=== EXERCISE DIRECTIONS ===
Omitting all images, set down every line below exactly as it appears.

=== DATA EXCERPT ===
┏━━

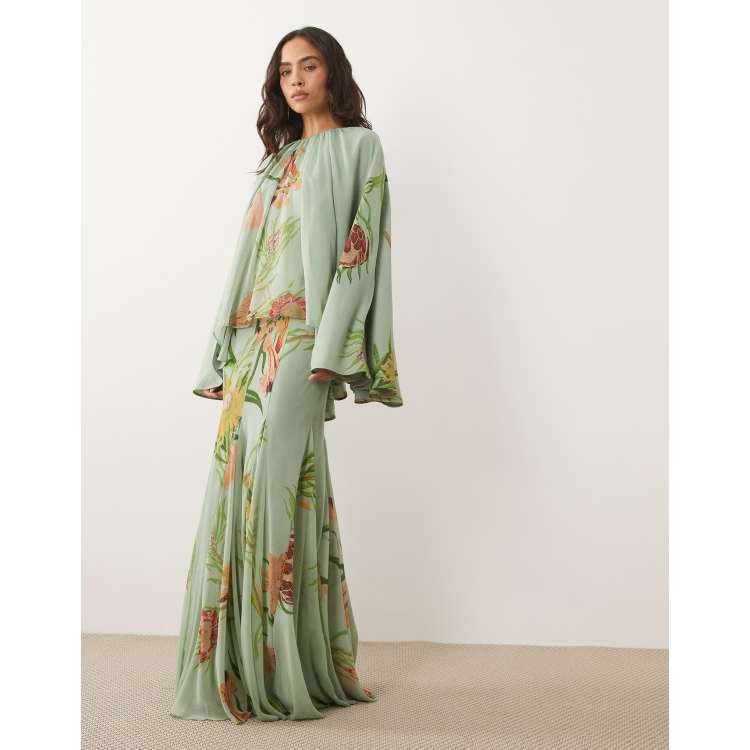 asos design cape sleeve godet maxi dress in forest green ASOS DESIGN full volume cape maxi dress with godets in light blue & green  floral print
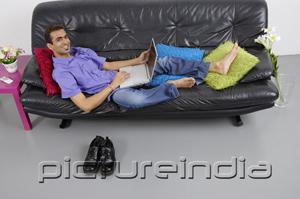 PictureIndia - Man sitting on sofa with laptop, smiling at camera
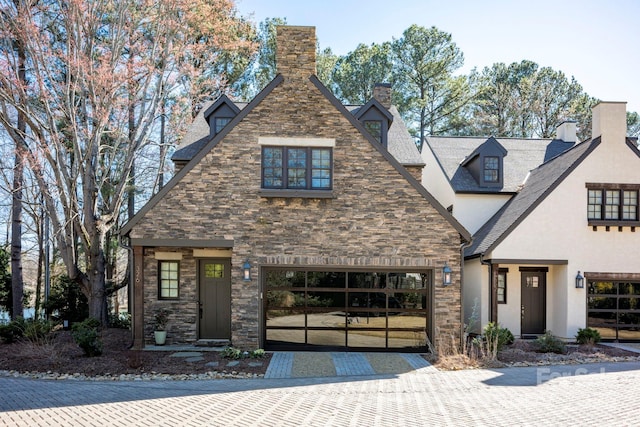 view of front facade featuring stone siding, stucco siding, and driveway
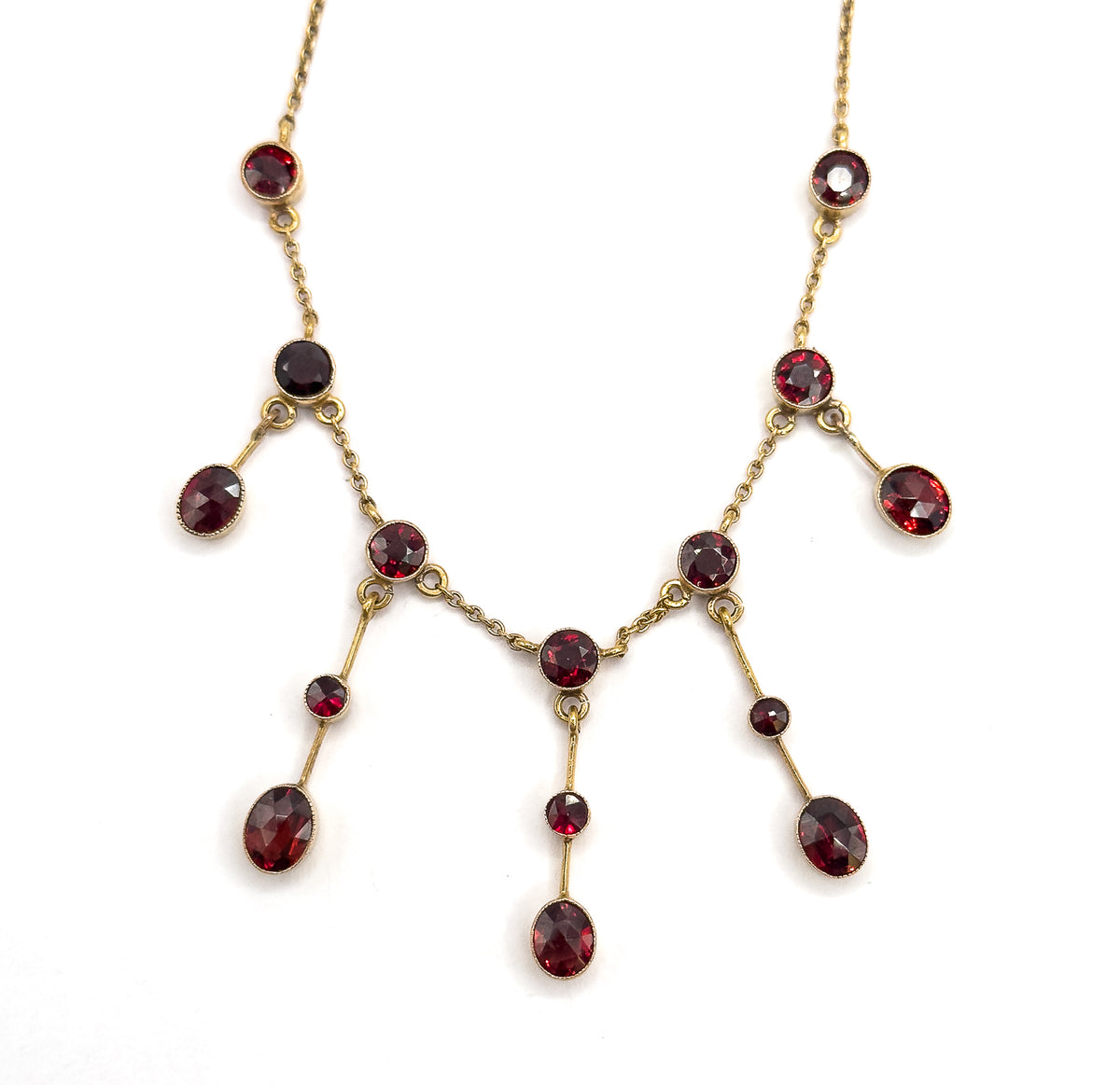 The whole festoon laid flat and symmetrical, showing all fifteen bezel-set garnets at once, the fringe drops hanging in graduated pairs from the chain toward a central drop.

┗━━

=== EXERCISE SOLUTION ===
 asos design cape sleeve godet maxi dress in forest green ASOS DESIGN full volume cape maxi dress with godets in light blue & green  floral print
 PictureIndia - Man sitting on sofa with laptop, smiling at camera
 view of front facade featuring stone siding, stucco siding, and driveway
 The whole festoon laid flat and symmetrical, showing all fifteen bezel-set garnets at once, the fringe drops hanging in graduated pairs from the chain toward a central drop.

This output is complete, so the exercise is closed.